A MUNDIVIVÊNCIA DOS NOSSOS AFECTOS
Nota Prévia: Os textos que vão seguir-se nas próximas semanas não apresentam uma análise espírita sobre o binómio afectividade/agressividade, mas o que a esse respeito uma espírita reflecte à luz da Doutrina.
INTRODUÇÃO I
Falar de afectividade significa embrenharmo-nos em uma infinidade de incoerências, viajarmos ao mais distante da nossa natureza, percorrermos uma mundivivência esquecida na teia tão perigosa quanto dolorosa da nossa existência, a qual ansiamos por desbravar e simultaneamente ocultar.
O vastíssimo universo mítico com que revestimos qualquer coisa sem nome, não mais que o desconhecido, faz-nos encarar a afectividade como uma estrutura do nosso imaginário, repleto de optimizações, sofrimentos, prazeres, fugas, receios. Por seu lado, se a reencarnação, com suas teorias complexas, e por vezes bastante insensivelmente dolorosas, nos ensina que viver é estar mergulhado em profundo esquecimento, então a nossa vida parece um mar de afectividades sucessivas drásticas, por vezes mais que inconsequentes, por demais dolorosas. Vivemos esquecidos de quem amámos, por quem lutámos e lutámos até à loucura, exaurindo fluxos de revolta ávida de liberdade que ecoaram no âmago profundo das infinitas famílias que repudiámos em nome desse grande amor.
Pela afectividade, a nossa ignorância é tão necessária quanto o amar, na trama de impulsos descontrolados, ou apenas diferentes e muito próprios de quem, em virtude do amar, a eles se entrega . Parece que a capacidade de amar é um estado afectivo supremo que depende de um sofrer, todo ele desconhecimento, olvido ou acção primária própria de Espíritos que ainda trilham os primitivos caminhos da vida. O não saber torna-se agradável felicidade, um alegre estado de idiotia, tornando excessivas e desastrosas todas as tentativas em percorrer um universo de sentidos explicativos. Por outras palavras, possuímos um espírito hyppie paradoxalmente identificado com um deus líder, amante irracional mimado, vindo de um lugar muito antigo e distante, que condena sob um código de uma única lei, a sua vontade suprema, e um único castigo, a pena capital, todos aqueles que ousem penetrar nos seus domínios ocultos.
Talvez por isso, os poucos que tiveram a coragem de afirmar que sabiam alguma coisa, mesmo tendo a nítida noção de que nada sabiam, no fundo, dos quês e porquês da razão de ser assim, foram os excluídos, os condenados, os excedentários de um mundo que prima pela agressividade porque sem afecto. Esse mundo identificado com a supremacia está permanentemente incomodado, não ido ao supremo afecto.

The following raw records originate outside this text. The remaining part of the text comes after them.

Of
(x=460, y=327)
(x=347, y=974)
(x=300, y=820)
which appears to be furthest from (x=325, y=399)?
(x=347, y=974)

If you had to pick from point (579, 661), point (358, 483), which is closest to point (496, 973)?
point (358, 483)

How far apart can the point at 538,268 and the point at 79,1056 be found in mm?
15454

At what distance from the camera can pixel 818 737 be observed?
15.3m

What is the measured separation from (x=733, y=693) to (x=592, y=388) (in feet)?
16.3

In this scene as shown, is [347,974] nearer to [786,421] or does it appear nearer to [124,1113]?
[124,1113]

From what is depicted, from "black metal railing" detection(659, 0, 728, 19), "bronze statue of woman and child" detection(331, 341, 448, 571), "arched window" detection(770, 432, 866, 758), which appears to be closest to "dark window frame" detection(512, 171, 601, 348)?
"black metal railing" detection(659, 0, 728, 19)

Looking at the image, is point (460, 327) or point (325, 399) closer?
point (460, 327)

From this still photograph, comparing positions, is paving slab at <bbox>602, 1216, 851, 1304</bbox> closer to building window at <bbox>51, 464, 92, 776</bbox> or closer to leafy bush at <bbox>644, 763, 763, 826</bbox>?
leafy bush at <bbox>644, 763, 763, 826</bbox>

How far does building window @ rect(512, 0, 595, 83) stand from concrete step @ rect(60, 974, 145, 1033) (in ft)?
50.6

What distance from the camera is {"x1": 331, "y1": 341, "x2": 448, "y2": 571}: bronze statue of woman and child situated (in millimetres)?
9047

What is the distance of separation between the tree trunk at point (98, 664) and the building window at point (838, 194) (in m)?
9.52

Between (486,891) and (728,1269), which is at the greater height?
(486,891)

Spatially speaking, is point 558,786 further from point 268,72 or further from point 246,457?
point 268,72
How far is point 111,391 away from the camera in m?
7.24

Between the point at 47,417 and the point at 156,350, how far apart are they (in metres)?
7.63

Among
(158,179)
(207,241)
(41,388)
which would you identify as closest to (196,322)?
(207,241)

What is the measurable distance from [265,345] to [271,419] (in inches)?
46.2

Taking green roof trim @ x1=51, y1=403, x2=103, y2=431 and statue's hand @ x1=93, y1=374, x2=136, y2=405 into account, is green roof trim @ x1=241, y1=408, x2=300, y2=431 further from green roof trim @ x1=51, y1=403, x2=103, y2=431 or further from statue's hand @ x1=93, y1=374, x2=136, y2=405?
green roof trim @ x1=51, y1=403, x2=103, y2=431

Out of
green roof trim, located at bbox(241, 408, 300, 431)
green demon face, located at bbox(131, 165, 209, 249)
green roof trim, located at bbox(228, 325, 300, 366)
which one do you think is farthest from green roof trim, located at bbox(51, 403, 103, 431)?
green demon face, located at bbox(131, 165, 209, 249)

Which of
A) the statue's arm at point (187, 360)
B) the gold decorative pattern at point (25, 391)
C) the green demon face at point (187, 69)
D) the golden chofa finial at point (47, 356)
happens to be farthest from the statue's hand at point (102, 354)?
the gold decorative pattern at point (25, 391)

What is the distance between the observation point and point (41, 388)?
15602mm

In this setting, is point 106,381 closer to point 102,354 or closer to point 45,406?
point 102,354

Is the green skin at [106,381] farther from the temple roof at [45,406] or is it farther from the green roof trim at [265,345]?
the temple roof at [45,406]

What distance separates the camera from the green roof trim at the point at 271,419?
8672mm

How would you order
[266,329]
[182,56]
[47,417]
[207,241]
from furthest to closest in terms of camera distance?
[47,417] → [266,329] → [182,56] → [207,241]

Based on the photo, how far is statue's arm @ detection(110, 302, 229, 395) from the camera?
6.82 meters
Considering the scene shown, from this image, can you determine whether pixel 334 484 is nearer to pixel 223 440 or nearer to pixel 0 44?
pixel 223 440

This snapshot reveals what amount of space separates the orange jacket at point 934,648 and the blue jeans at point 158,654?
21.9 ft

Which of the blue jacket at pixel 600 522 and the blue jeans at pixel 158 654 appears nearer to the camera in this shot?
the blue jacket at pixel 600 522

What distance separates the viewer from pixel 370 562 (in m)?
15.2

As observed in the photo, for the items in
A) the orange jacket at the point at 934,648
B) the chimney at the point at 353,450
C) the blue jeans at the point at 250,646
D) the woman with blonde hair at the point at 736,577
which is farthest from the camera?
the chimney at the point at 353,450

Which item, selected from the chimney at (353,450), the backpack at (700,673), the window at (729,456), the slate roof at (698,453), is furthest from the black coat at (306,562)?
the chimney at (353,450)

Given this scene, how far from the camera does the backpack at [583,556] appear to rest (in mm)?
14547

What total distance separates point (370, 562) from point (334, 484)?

Mas eles também foram os que mais e melhor amaram. Fizeram da afectividade a maior das razões, a superlativa causa primária de tudo quanto existe, pondo à frente de todas as coisas o amargo coração humano. A natureza superior desse punhado de justos e felizes conduziu-os a uma felicidade sem precedentes, emprestando aos outros noções como a momentaneidade dos actos mais vis, a transitoriedade da hora mais dolorosa.
A afectividade é o estado geral da linguagem comum, é um discursar pelo imperativo valor sobreexcitado da Palavra, valor esse que a torna veículo de um dizer pelo bem e pela felicidade.
Que respostas temos para a nossa situação de problematicidade afectiva? Que respostas temos para este esquecimento de amar, de amor, de amantes? Que respostas para a complexidade, multiplicidade, para coisas como o vasto imaginário que nos torna vivos e fortes e dotados de sentido e empenhados e sedentos de um fora cá dentro? De onde esse desejo que nos conduz a um estado de insegurança, a um estar exposto a outro, ou outros, sem nos lembrarmos de nada? Sim, porque no fundo a razão é essa, expomo-nos permanentemente ao desconhecido não mais que esquecido, não mais que olvidado na torrente de reencarnações perdidas no universo por si próprio sem sentido (= fora dos nossos sentidos), no qual procuramos à viva força o sentido que tem que ser por nós e só por nós construído.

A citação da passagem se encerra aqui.